日本財託管理サービスは「退去後7日間ルール」を徹底。オーナー様の損失を最小限に抑えるため、退去後7日以内の即入居実現に向けて取引先業者にも協力を仰いでいると明かしました。渡辺住研では、長期空室物件がある場合は月に1度『役員空室巡回』を実施。現場スタッフから社長まで総勢6名程で物件を回りながら議論を重ね、空室解消に努めていると語りました。
「おもてなしの心」で解約阻止
両社が誇る、高い入居率。その背景にあるのが、入居者の解約を阻止するための地道な取り組みです。管理会社自身の魅力を高め、「この部屋に住み続けたい」と思ってもらえる取り組みをすることで、入居者様の満足度向上を図っています。
「渡辺住研が管理する物件のオーナー様には、地元で農家をやられている方が少なくありません。そうした中、農家さんが育てた野菜を買い取り、弊社の管理物件の入居者様に無料でお配りするサービスをしています。さらに昨年から、入居者様に対するキャンピングカーの無料貸し出しサービスも始めました。地域密着型の会社だからこそできる強みを活かして、オーナー様と入居者様双方に喜んでいただけるような取り組みを会社全体で促進しています」(梶河氏)

----

問題 1 –
分析用テキストによると、渡辺住研では長期空室物件がある場合に「役員空室巡回」をどのくらいの頻度で実施していますか。
問題 2 –
分析用テキストのうち、「日本財託管理サービスは「退去」を含む語句で始まり「で促進しています」(梶河氏)」で終わる部分を、そのまま引用してください。
問題 3 –
次の(a)〜(c)がそれぞれ分析用テキストの内容と合っているかを「はい」か「いいえ」で答え、判断の根拠となる本文の語句をそのまま引用してください。
(a) 日本財託管理サービスは、退去後7日以内の即入居実現に向けて取引先業者にも協力を仰いでいる。
(b) 渡辺住研の役員空室巡回には、総勢10名程が参加する。
(c) 渡辺住研は、入居者に対するキャンピングカーの無料貸し出しを昨年から始めた。

データセットの行:
----

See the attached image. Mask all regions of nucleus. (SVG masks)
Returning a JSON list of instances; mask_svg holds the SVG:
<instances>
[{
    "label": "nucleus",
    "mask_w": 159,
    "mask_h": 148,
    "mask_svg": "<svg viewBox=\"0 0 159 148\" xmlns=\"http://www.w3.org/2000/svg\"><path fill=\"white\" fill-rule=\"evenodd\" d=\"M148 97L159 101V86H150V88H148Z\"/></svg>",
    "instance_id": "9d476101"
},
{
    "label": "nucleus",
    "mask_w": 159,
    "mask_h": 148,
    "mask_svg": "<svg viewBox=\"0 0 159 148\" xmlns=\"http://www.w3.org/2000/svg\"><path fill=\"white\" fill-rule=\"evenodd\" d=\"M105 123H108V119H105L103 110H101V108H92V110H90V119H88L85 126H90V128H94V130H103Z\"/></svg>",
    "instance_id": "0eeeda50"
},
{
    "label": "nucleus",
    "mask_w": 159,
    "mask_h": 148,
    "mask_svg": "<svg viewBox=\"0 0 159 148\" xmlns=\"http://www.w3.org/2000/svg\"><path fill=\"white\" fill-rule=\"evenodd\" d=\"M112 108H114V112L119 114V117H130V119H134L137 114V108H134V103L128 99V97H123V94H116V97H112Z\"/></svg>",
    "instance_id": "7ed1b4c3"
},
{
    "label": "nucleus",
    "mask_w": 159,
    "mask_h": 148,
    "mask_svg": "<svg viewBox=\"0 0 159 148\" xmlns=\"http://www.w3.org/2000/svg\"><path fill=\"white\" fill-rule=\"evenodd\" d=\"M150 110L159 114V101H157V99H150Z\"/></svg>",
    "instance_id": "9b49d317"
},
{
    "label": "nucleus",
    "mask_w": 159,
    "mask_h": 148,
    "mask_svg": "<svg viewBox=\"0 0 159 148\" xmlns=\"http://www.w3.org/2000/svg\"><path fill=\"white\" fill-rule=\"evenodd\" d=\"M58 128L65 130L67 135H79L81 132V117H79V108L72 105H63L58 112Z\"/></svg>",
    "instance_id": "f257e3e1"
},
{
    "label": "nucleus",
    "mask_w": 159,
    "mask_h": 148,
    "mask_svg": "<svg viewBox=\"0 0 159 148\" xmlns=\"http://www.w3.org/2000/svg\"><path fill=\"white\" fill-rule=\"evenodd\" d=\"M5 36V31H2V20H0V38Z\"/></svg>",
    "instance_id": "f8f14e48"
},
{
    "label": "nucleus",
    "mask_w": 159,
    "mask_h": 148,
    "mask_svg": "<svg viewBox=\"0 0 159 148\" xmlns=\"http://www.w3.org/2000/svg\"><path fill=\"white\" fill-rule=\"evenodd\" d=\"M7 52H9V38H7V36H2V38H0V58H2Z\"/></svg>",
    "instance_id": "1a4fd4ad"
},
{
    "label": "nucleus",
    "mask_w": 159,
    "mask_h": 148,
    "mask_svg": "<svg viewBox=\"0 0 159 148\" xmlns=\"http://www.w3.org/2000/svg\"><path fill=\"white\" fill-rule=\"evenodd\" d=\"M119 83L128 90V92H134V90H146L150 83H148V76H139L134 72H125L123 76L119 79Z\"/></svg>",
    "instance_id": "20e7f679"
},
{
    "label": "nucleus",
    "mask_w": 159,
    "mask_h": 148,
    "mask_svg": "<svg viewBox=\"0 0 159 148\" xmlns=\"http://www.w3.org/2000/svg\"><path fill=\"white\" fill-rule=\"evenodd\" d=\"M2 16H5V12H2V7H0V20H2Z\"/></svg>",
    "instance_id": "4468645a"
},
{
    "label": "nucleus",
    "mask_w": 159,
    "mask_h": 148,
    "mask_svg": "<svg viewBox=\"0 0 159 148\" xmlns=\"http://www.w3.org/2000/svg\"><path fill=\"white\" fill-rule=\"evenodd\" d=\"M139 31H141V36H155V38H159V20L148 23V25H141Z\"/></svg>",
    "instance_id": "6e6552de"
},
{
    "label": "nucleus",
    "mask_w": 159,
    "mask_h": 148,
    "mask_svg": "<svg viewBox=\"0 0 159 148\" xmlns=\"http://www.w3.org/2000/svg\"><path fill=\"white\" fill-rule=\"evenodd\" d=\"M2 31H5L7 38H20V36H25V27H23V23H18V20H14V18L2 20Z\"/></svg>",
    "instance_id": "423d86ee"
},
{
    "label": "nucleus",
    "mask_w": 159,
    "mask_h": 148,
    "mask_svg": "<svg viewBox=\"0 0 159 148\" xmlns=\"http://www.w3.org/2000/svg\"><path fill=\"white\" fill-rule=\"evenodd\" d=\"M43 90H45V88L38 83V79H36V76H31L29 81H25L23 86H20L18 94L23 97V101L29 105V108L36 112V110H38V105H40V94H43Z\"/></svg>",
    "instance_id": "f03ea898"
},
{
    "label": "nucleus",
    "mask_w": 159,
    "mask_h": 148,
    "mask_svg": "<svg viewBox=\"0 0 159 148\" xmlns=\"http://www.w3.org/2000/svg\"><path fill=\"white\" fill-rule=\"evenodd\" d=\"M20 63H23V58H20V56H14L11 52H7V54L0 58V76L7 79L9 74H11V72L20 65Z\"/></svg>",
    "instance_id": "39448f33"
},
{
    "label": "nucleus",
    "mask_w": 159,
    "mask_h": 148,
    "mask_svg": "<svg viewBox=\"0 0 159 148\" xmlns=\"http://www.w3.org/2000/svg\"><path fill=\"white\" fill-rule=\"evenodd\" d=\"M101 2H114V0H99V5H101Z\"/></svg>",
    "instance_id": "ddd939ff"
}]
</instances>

----

解答 1 –
月に1度です。

解答 2 –
日本財託管理サービスは「退去後7日間ルール」を徹底。オーナー様の損失を最小限に抑えるため、退去後7日以内の即入居実現に向けて取引先業者にも協力を仰いでいると明かしました。渡辺住研では、長期空室物件がある場合は月に1度『役員空室巡回』を実施。現場スタッフから社長まで総勢6名程で物件を回りながら議論を重ね、空室解消に努めていると語りました。
「おもてなしの心」で解約阻止
両社が誇る、高い入居率。その背景にあるのが、入居者の解約を阻止するための地道な取り組みです。管理会社自身の魅力を高め、「この部屋に住み続けたい」と思ってもらえる取り組みをすることで、入居者様の満足度向上を図っています。
「渡辺住研が管理する物件のオーナー様には、地元で農家をやられている方が少なくありません。そうした中、農家さんが育てた野菜を買い取り、弊社の管理物件の入居者様に無料でお配りするサービスをしています。さらに昨年から、入居者様に対するキャンピングカーの無料貸し出しサービスも始めました。地域密着型の会社だからこそできる強みを活かして、オーナー様と入居者様双方に喜んでいただけるような取り組みを会社全体で促進しています」(梶河氏)

解答 3 –
(a) はい。「退去後7日以内の即入居実現に向けて取引先業者にも協力を仰いでいる」
(b) いいえ。「現場スタッフから社長まで総勢6名程で物件を回りながら議論を重ね」
(c) はい。「さらに昨年から、入居者様に対するキャンピングカーの無料貸し出しサービスも始めました」